Learning standards help teachers ensure their students have the skills and knowledge they need to be successful by providing clear goals for student learning.
We need standards to ensure that all students, no matter where they live, are prepared for success in postsecondary education and the workforce. Common standards will help ensure that students are receiving a high quality education consistently, from school to school and state to state. Common standards will provide a greater opportunity to share experiences and best practices within and across states that will improve our ability to best serve the needs of students.
Standards do not tell teachers how to teach, but they do help teachers figure out the knowledge and skills their students should have so that teachers can build the best lessons and environments for their classrooms. Standards also help students and parents by setting clear and realistic goals for success. Standards are a first step "a key building block" in providing our young people with a high-quality education that will prepare them for success in college and work. Of course, standards are not the only thing that is needed for our children's success, but they provide an accessible roadmap for our teachers, parents, and students.
Today, each state has its own process for developing, adopting and implementing standards. As a result, what students are expected to learn can vary widely from state to state.
No. Common Core Standards are a state-led effort to give all students the skills and knowledge they need to succeed. The federal government has not been involved in the development of the standards. While West Virginia has chosen to adopt these standards, it has also customized the content specifically for our students.
West Virginia's Next Generation Content Standards and Objectives were developed by nearly 100 West Virginia teachers.
We want to make sure that every child across the state is given the tools they need to succeed. High standards that are consistent across states provide teachers, parents and students with a set of clear expectations that everyone can work toward together. This will ensure that we maintain America's competitive edge, so that all of our students are well prepared with the skills and knowledge necessary to compete with not only their peers here at home, but with students from around the world.
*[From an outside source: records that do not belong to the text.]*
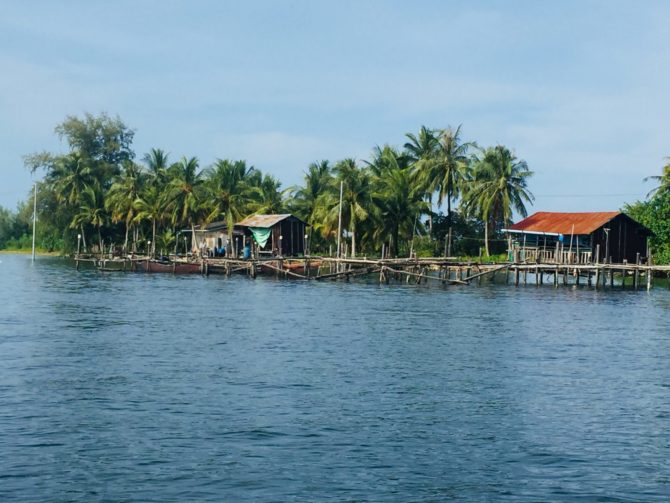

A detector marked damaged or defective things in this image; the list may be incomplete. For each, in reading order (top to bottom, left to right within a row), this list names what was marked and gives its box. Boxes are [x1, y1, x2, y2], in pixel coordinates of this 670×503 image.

rusty red metal roof [510, 213, 624, 236]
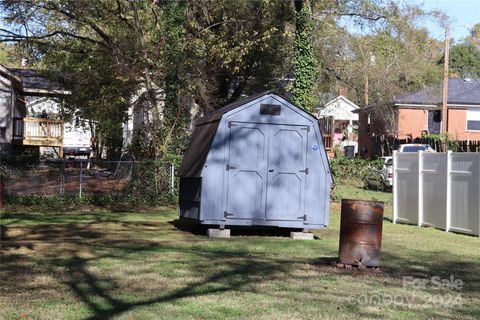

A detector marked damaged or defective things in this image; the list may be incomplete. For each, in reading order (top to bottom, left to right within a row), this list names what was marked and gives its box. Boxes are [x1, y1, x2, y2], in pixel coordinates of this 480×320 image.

rusty metal barrel [340, 199, 384, 266]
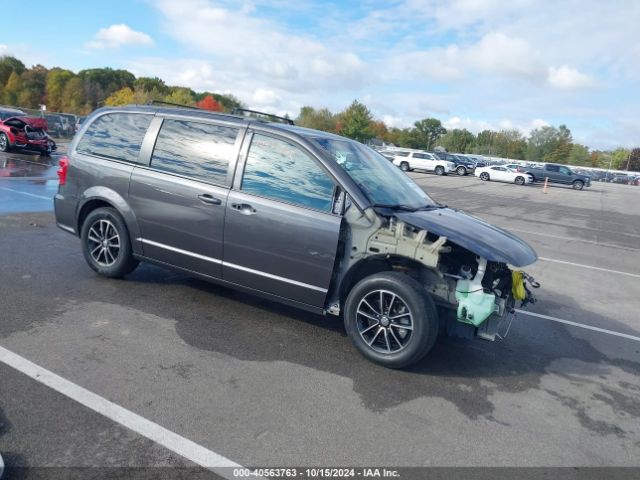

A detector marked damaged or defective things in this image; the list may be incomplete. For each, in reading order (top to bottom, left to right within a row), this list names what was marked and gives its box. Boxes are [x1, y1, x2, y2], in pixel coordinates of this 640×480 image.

damaged minivan [53, 106, 536, 368]
crumpled hood [398, 207, 536, 266]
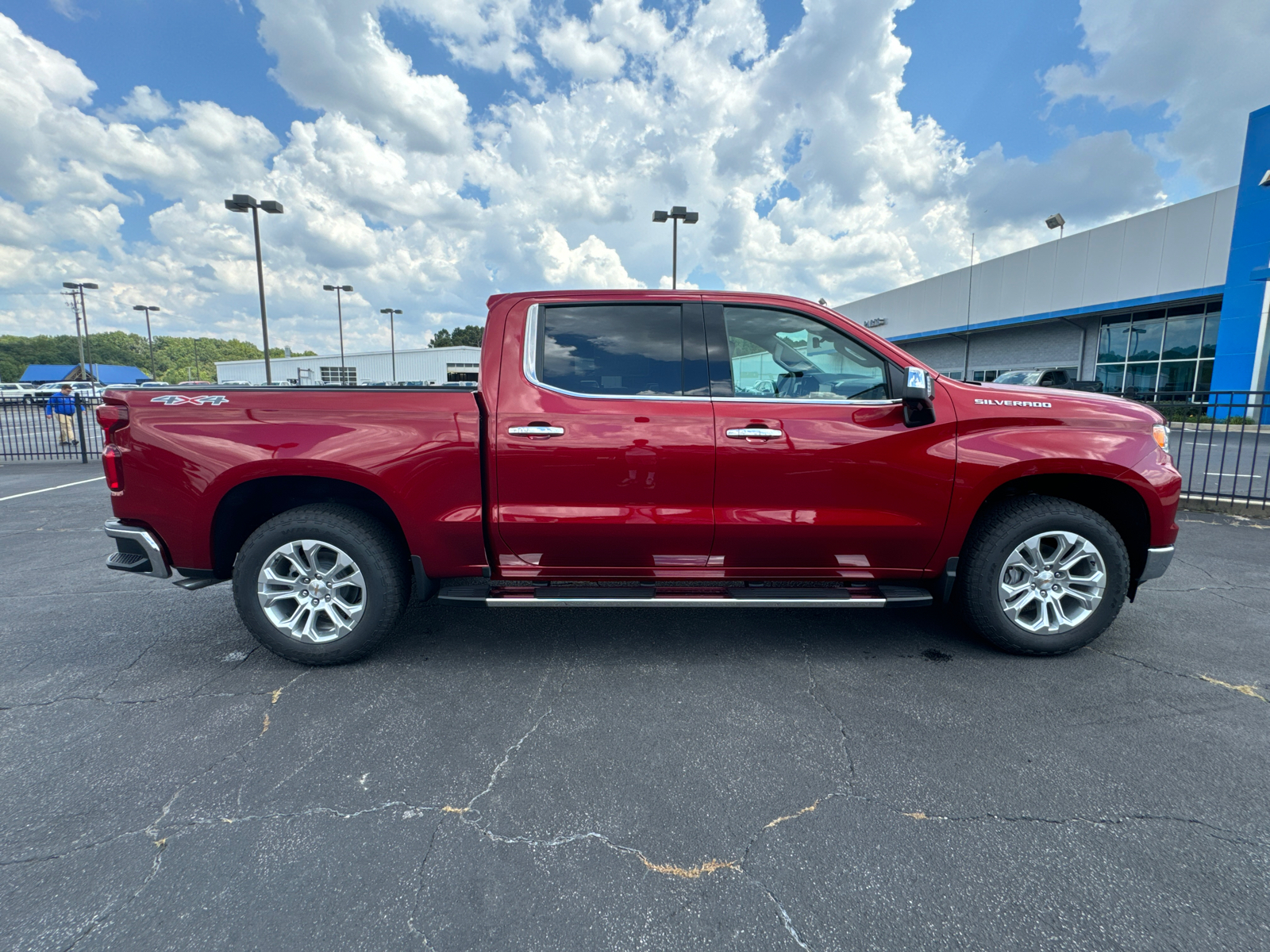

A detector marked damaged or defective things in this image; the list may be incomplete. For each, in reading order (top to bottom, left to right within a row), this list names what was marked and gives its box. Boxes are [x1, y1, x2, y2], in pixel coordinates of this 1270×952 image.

cracked pavement [2, 459, 1270, 949]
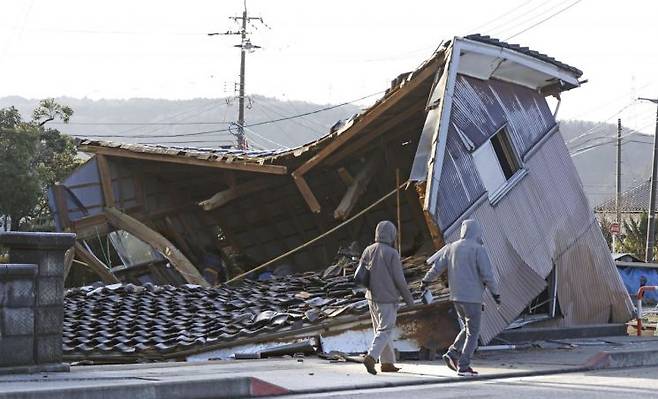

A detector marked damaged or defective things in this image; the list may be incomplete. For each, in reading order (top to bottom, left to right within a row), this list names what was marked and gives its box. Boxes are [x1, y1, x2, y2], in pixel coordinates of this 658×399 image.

These standards are a common sense first step toward ensuring our children are getting the best possible education no matter where they live.
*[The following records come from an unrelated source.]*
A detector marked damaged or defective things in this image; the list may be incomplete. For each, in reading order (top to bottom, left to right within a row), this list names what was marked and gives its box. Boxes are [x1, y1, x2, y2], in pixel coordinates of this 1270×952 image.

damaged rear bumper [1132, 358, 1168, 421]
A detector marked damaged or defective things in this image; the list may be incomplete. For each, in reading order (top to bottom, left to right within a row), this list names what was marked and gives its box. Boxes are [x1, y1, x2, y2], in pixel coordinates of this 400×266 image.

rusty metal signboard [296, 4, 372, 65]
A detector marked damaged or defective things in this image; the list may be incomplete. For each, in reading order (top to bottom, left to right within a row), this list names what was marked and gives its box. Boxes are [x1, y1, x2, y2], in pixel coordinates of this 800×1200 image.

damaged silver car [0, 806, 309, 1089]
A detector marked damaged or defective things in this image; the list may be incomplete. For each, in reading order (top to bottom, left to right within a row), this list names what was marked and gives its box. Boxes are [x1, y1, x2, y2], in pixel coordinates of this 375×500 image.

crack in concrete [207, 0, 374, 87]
Parents, teachers, school administrators and experts together with state leaders, the Council of Chief State School Officers (CCSSO) and the National Governors Association Center for Best Practices (NGA Center) are leading the effort to develop a common core of state standards.
The West Virginia Board of Education approved the following implementation schedule for the ELA and Mathematics Next Generation Standards:
- Fall 2011: Kindergarten
- Fall 2012: First Grade
- Fall 2013: Second Grade
- Fall 2014: Grades 3-12
In order to provide all students and teachers access to the curriculum two years prior to administration of the West Virginia Next Generation Assessment aligned with the West Virginia Next Generation Standards, the West Virginia Department of Education has developed the following professional development schedule:
|Summer, 2012-13||First, Fourth, Fifth, and Ninth Grade|
|Summer, 2013-14||Second, Third, Sixth, Seventh, and Tenth Grade|
|Summer, 2014-15||Eighth, Eleventh, Twelfth Grade|
July 1, 2012
No. The Next Generation Standards are a clear set of shared goals and expectations for what knowledge and skills will help our students succeed. Local teachers, principals, superintendents and others will decide how the standards are to be met. Teachers will continue to devise lesson plans and tailor instruction to the individual needs of the students in their classrooms. Local teachers, principals, superintendents, and school boards will continue to make decisions about curriculum and how their school systems are operated.
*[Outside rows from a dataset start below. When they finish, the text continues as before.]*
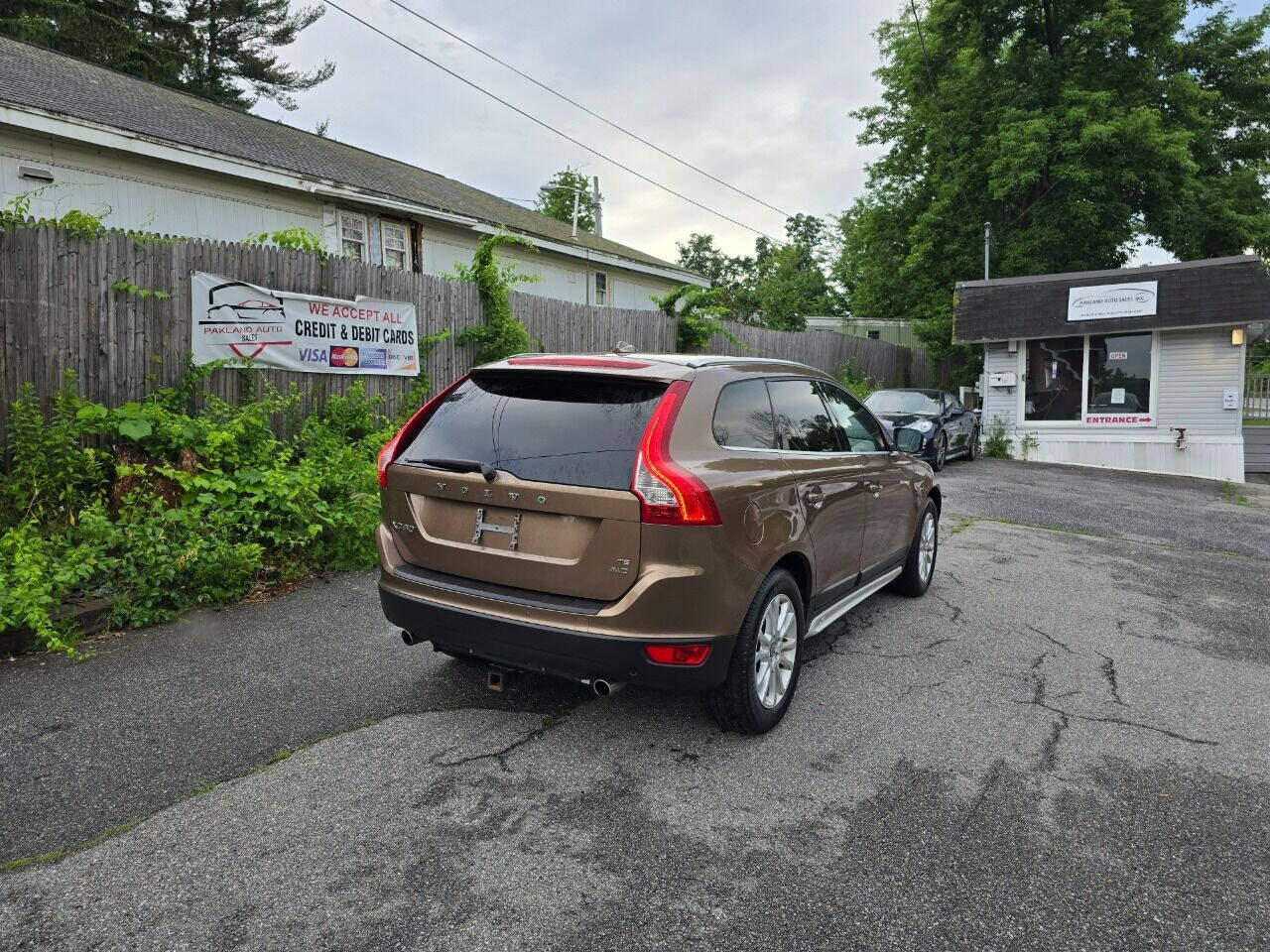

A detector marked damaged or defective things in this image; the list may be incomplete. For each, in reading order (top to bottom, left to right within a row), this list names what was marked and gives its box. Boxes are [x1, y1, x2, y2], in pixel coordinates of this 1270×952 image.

cracked asphalt [2, 459, 1270, 949]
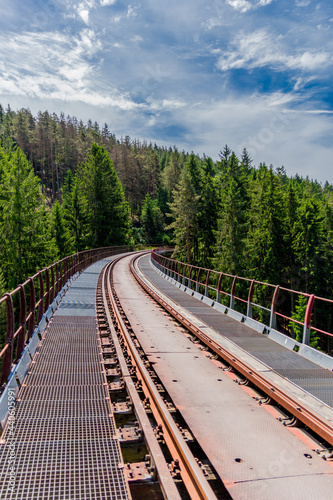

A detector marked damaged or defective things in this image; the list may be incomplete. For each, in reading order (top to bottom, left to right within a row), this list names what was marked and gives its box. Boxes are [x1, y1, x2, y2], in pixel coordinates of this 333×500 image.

rusty metal railing [0, 246, 128, 386]
rusty metal railing [152, 250, 332, 356]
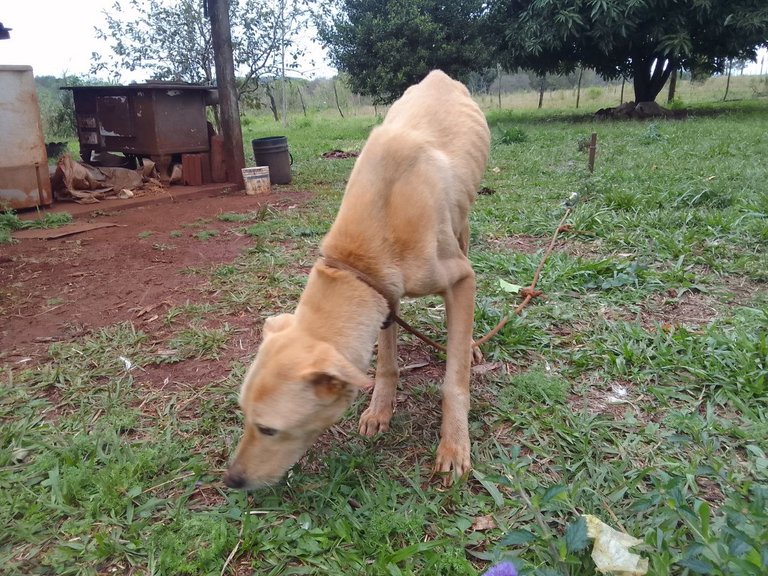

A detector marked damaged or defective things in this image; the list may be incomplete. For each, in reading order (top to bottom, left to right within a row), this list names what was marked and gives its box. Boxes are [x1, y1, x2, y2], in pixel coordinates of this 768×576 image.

rusty metal structure [62, 82, 219, 174]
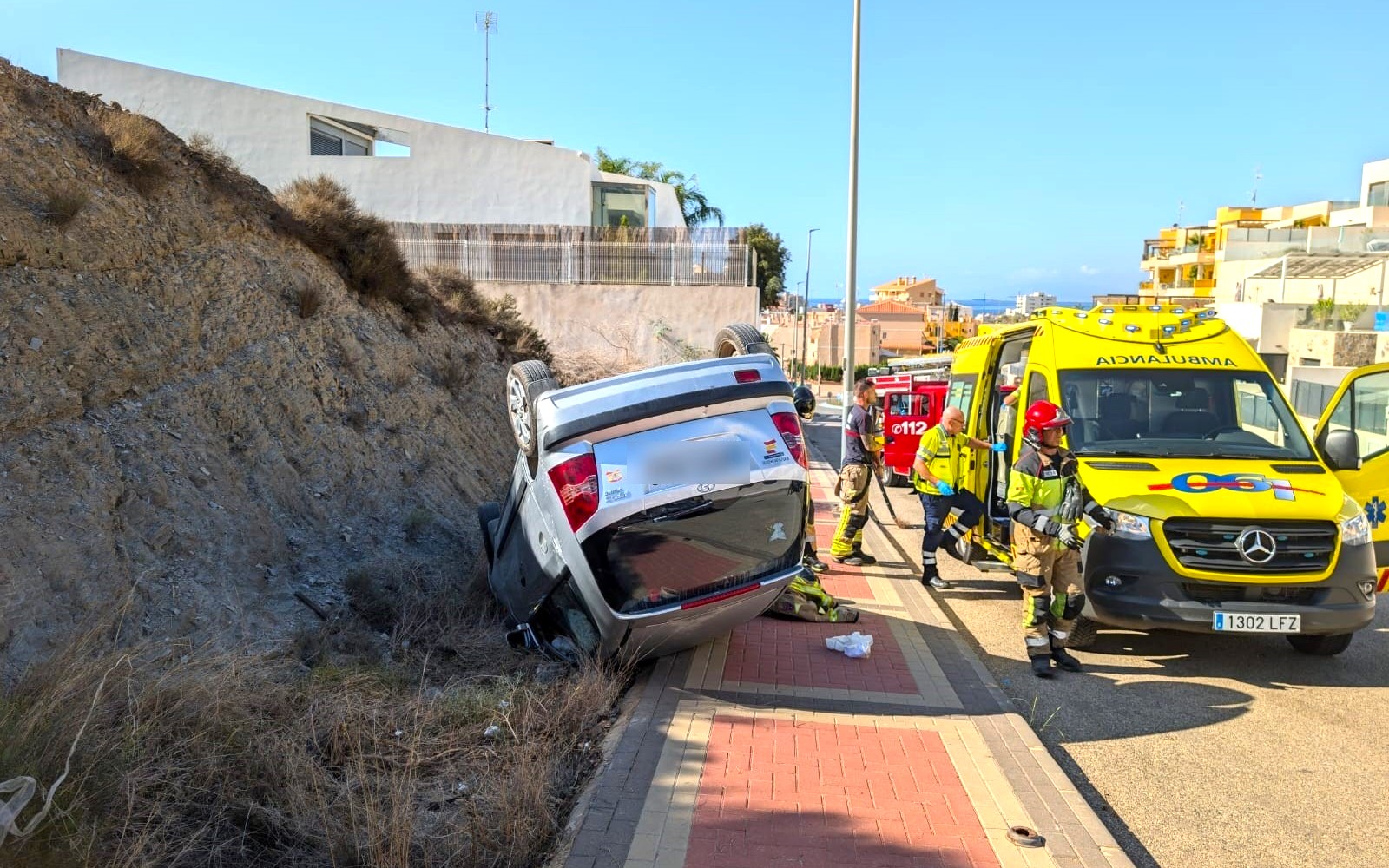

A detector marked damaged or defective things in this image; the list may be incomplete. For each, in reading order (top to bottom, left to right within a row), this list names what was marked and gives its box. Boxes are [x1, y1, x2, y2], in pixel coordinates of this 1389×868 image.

Yes. Teachers have been a critical voice in the development of the standards.
Not at all. The common core standards have been built from the best and highest state standards in the country. They are evidence-based, aligned with college and work expectations, include rigorous content and skills, and are informed by other top performing countries. They were developed in consultation with teachers and parents from across the country so they are also realistic and practical for the classroom. Far from looking for the "lowest common denominator," these standards are designed to ensure that all students, regardless of where they live, are learning what they need to know to graduate from high school ready for college or a career.
No. For states that choose to adopt these common standards, having one set of standards will make it easier for states to pool information and resources to develop a shared set of high-quality tests to better evaluate student progress. The goal is not to have more tests, but to have smarter and better tests that help students, parents, and teachers.
The Next Generation Standards are currently available for K-12 English language arts and mathematics. Educator groups representing the science, social studies and arts are in the process of authoring Common State Standards for those content areas. West Virginia educators are engaged in this work.
West Virginia is a governing state within SMARTER Balanced, a multi-state assessment consortium, awarded a USED grant to design a next generation assessment aligned with the Common Core State Standards for English language arts and mathematics. The first administration of this assessment will occur in the spring of the 2014-2015 school year.
In September 2011 the WVDE convened a group of teachers representing English language arts and mathematics, grades K-12. These teachers conducted an alignment study of the Next Generation Standards and the currently adopted instructional materials in both content areas. Where they identify gaps in the instructional materials, the WVDE will contract with classroom teachers across the state to create instructional materials on those topics, concepts and skills. These instructional resources will be posted to the Teach21 site for easy access by all teachers.
The federal government has had no role in the development of the common core state standards and will not have a role in their implementation.